Given exercise A: In the extract on rule matches, since which version have Indirect Match expressions been available?
Given exercise B: Quote the rows starting with the line that contains "Comparing the grassy" and continuing through the final line of the data items.

Extract to read:

A **Match** can be seen as an atomic check which is done on every Windows Event
(pre-filtered using **Meta** section of the rule) going through the engine. Every
match can be referenced once or more in the **Condition** to create complex
matching rule. Currently, the latest version of the engine supports two kinds of
**Matches**.

.. important::
  It is very important to remember that **Matches** only apply on the fields
  located under the ``EventData`` section of Windows Events.

Field Matches
^^^^^^^^^^^^^

.. warning::
  **Indirect Match** expressions are only available since **v1.6**

A **Field Match** is basically an **equality** or a **regex** check done on a
given **field value**. This kind of **Match** brings flexibility to the engine since
anything can be matched through regular expression. **Field Matches** come in two 
flavours namely **Direct** and **Indirect**. A **Direct Match** is used to match
against values (regex, strings ...) know in advance when the rule is written. 
An **Indirect Match** aims at matching against a value present in another field of the
event.

[Data items]
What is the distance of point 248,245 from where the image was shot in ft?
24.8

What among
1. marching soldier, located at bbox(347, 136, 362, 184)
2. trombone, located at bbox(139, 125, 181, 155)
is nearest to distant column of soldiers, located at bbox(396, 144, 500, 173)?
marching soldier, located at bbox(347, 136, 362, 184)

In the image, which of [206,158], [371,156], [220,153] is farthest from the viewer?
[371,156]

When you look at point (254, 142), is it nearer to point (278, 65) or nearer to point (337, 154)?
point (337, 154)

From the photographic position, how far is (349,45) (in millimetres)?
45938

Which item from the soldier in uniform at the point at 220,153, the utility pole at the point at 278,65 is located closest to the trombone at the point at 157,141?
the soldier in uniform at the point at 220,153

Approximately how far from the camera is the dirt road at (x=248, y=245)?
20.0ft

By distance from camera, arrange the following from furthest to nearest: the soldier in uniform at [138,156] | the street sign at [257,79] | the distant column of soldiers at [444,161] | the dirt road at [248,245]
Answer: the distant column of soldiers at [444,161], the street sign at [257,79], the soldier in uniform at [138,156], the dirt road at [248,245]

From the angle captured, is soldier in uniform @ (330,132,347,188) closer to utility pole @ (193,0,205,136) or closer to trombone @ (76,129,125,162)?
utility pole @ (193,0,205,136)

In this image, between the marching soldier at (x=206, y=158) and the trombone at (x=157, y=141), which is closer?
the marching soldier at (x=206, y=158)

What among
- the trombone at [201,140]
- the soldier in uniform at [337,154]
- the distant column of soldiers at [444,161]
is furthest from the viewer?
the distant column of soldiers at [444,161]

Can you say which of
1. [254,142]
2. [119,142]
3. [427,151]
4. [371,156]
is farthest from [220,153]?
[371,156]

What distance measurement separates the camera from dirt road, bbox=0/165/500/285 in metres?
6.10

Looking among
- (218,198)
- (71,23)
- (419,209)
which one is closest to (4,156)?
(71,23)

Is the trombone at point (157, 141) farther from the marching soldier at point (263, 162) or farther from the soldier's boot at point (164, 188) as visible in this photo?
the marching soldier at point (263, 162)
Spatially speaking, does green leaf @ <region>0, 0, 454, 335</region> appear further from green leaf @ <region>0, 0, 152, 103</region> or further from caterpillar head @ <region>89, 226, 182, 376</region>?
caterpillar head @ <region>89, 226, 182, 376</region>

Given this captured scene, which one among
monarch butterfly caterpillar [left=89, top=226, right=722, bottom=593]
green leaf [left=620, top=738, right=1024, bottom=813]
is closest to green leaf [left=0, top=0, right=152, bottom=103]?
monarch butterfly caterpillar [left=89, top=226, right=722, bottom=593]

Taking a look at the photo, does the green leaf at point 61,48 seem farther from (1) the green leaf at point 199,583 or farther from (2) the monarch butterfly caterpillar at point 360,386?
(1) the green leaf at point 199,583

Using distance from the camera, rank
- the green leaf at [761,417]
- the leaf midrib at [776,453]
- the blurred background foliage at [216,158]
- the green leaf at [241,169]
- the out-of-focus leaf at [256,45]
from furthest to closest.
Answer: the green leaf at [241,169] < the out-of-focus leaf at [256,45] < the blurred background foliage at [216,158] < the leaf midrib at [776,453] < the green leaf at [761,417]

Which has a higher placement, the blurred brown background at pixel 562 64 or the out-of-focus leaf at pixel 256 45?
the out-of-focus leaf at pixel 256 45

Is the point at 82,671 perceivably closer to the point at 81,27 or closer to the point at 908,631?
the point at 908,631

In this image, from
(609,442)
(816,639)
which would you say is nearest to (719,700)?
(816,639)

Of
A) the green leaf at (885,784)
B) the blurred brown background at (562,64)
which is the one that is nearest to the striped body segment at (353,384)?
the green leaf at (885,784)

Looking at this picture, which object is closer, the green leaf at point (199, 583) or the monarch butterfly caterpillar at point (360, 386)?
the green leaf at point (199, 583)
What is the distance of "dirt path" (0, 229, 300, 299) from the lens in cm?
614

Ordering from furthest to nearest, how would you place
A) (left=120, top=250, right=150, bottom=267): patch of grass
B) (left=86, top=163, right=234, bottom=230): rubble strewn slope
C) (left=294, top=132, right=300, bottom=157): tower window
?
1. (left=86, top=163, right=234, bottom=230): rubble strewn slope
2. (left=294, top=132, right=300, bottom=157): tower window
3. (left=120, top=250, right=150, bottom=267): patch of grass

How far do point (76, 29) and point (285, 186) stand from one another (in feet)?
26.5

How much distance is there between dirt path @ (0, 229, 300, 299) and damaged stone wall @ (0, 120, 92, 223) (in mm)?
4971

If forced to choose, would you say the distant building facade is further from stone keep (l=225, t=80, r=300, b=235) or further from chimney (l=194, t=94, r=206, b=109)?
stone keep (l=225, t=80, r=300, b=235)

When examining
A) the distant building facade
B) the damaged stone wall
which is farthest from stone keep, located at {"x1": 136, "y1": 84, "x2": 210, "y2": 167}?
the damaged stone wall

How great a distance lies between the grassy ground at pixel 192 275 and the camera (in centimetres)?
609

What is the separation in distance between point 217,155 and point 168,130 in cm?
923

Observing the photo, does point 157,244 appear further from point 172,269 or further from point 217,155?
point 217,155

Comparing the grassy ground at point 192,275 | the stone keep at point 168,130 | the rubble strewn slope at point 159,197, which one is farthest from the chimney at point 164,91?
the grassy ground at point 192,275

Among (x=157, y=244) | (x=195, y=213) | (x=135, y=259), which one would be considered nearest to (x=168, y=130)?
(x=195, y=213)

Result A: Since v1.6.

Result B:
Comparing the grassy ground at point 192,275 | the stone keep at point 168,130 | the rubble strewn slope at point 159,197, which one is farthest from the chimney at point 164,91?
the grassy ground at point 192,275

Among (x=157, y=244) | (x=195, y=213) | (x=135, y=259), which one would be considered nearest to (x=168, y=130)?
(x=195, y=213)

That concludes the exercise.